In Italia, da Deliveroo a Glovo, costretti ad assumere 60mila corrieri

I giganti delle consegne a domicilio sono stati oggetto di una gigantesca inchiesta della Procura di Milano. Di conseguenza, sanzioni fino a 733 milioni e l’obbligo di assumere 60.000 consegnatori.

I fattorini sono lavoratori subordinati. Queste le conclusioni della prima parte di una gigantesca inchiesta, condotta in silenzio per più di un anno dalla Procura di Milano, ed estesa a tutta Italia. La situazione di migliaia di addetti alle consegne impiegate attraverso le piattaforme digitali Deliveroo, Glovo, Just Eat e Uber Eats è stata vagliata a seguito di diversi incidenti di cui questi precari sono stati vittime per strada.

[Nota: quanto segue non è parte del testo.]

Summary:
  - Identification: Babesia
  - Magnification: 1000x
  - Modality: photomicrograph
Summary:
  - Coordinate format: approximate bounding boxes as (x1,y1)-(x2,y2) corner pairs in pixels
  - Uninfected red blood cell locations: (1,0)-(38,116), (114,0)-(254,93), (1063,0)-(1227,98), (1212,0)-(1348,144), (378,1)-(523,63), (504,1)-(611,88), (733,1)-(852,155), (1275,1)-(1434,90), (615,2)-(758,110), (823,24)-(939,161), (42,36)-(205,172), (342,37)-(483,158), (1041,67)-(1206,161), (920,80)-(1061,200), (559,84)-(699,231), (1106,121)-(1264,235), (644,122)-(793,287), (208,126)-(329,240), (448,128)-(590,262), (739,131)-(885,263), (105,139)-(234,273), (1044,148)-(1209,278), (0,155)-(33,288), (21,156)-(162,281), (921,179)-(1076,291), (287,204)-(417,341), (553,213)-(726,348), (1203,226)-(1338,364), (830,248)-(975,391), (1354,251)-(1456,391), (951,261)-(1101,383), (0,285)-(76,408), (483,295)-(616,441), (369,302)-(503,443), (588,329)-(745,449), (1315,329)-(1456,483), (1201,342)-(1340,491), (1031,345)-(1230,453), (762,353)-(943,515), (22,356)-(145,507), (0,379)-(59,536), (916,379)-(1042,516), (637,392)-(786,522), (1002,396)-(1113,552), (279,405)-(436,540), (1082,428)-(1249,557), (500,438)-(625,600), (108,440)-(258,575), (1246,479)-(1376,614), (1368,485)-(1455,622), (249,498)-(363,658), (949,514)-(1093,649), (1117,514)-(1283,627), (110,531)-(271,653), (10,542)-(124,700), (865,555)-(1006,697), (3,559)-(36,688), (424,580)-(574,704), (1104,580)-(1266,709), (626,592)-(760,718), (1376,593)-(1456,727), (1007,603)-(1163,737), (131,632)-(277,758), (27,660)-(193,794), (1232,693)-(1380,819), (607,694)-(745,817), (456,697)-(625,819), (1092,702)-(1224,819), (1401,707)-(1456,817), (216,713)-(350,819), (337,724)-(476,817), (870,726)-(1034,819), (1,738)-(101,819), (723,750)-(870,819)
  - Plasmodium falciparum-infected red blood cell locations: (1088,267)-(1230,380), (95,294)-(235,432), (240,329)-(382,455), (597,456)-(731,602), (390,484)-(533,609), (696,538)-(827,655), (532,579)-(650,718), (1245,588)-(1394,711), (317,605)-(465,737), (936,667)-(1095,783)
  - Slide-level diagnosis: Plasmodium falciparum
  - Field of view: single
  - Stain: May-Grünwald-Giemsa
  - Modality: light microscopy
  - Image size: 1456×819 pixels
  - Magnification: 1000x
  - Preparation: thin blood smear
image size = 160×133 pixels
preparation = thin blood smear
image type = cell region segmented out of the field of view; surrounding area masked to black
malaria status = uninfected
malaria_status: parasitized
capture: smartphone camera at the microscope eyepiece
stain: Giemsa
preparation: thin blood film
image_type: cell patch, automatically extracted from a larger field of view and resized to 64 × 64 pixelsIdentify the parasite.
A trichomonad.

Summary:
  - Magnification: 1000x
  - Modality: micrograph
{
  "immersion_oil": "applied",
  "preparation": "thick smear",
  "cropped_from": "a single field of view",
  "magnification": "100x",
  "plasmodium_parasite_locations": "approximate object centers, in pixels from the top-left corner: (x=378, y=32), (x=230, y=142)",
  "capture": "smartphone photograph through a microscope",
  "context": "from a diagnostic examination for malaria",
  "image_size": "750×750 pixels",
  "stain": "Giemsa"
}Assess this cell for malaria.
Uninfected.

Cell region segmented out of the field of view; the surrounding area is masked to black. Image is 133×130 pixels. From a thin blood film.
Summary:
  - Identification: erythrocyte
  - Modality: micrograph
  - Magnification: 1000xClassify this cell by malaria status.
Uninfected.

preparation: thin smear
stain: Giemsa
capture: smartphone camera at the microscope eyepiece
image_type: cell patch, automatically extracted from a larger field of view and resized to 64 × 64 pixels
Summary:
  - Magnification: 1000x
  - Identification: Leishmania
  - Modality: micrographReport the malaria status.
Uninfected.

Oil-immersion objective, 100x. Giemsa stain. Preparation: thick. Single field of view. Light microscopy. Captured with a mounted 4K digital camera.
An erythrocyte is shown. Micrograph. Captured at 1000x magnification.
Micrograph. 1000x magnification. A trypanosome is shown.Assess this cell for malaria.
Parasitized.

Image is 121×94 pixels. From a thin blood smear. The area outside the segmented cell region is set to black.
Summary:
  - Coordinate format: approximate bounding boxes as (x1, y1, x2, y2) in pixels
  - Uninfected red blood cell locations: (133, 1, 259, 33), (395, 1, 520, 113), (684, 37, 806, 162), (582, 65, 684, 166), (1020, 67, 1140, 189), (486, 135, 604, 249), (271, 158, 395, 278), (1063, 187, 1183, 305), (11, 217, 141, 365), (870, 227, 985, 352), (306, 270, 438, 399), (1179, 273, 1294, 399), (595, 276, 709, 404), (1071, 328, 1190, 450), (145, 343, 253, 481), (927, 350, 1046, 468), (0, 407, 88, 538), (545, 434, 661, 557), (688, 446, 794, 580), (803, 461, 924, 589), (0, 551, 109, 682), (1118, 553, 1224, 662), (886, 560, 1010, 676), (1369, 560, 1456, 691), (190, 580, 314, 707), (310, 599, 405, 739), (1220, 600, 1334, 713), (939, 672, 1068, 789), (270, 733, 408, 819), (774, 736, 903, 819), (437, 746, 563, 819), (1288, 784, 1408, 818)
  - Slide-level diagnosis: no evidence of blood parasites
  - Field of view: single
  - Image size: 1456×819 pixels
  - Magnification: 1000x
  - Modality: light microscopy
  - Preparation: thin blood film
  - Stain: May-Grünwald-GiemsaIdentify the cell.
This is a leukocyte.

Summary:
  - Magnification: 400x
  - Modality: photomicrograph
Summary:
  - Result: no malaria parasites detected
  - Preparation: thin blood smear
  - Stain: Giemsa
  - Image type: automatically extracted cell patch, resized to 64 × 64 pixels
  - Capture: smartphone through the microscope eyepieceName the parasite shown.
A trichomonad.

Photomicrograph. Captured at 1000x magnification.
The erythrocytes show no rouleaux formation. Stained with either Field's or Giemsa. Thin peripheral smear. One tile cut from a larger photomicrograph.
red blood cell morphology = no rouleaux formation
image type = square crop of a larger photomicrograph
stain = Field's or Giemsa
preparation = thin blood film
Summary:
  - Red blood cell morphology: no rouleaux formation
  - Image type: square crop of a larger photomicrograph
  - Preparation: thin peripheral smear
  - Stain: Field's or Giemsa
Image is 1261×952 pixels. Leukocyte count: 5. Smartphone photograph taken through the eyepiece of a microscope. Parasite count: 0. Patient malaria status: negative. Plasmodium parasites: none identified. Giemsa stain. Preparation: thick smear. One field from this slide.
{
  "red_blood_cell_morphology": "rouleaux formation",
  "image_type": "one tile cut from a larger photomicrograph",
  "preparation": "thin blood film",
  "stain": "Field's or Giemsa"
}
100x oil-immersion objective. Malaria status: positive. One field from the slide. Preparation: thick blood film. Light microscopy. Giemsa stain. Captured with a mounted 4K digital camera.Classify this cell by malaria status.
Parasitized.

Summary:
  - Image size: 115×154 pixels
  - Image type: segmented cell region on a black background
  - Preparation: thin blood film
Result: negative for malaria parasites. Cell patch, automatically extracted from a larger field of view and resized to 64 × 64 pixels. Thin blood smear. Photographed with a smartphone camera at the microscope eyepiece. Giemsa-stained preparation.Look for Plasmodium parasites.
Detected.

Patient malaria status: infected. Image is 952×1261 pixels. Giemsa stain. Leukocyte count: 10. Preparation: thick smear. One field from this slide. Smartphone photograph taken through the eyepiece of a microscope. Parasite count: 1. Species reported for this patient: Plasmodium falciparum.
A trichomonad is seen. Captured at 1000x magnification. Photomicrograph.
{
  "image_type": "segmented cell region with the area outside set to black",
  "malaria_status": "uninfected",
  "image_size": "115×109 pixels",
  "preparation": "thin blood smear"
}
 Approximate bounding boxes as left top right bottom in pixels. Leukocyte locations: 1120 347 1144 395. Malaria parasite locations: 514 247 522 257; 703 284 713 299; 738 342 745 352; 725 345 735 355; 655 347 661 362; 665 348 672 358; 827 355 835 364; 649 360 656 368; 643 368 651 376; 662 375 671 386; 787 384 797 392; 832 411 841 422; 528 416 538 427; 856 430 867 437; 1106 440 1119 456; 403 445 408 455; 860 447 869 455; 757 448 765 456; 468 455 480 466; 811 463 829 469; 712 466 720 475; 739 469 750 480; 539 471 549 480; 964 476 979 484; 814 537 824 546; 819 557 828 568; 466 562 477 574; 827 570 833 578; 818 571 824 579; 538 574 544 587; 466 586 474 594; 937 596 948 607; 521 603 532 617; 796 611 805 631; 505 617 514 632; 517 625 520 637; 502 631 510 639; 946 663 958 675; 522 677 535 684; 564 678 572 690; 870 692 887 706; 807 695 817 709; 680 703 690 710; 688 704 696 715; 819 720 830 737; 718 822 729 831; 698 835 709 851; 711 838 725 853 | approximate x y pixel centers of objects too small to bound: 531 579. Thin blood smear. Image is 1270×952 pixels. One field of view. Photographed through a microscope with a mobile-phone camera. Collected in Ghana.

Le migliaia di testimonianze raccolte hanno messo in luce gravi violazioni degli obblighi di sicurezza, incompatibili con la qualifica di lavoratore autonomo conferito ai trasportatori, la cui prestazione è condizionata dalla loro rapidità di consegna. Inoltre, vi sono violazioni in termini di assicurazione e mancanza di sicurezza dei macchinari messi a disposizione.
Le controversie hanno portato a multe per un totale di 733 milioni di euro per violazione delle norme in materia di salute e sicurezza sul lavoro, ha annunciato in conferenza stampa mercoledì 24 febbraio il pm di Milano Francesco Greco.

Le conseguenze di questa storica sanzione potrebbero soprattutto rivelarsi essenziali per il proseguimento dell’attività di queste società di consegna a domicilio.

“È passato il tempo per dire che sono schiavi ma è tempo per dire che sono cittadini”, ha proclamato la Procura di Milano, ricordando inoltre che questi fattorini “Giocano un ruolo fondamentale in questo periodo di reclusione perché permettono di consegnare cibo a domicilio e consentono a molte aziende di non chiudere l’attività”.
Al termine di questa indagine, l’accusa ha ordinato alle quattro società Just Eat, Uber Eats, Glovo e Deliveroo, di assumere i loro 60.000 addetti alle consegne in tutta Italia.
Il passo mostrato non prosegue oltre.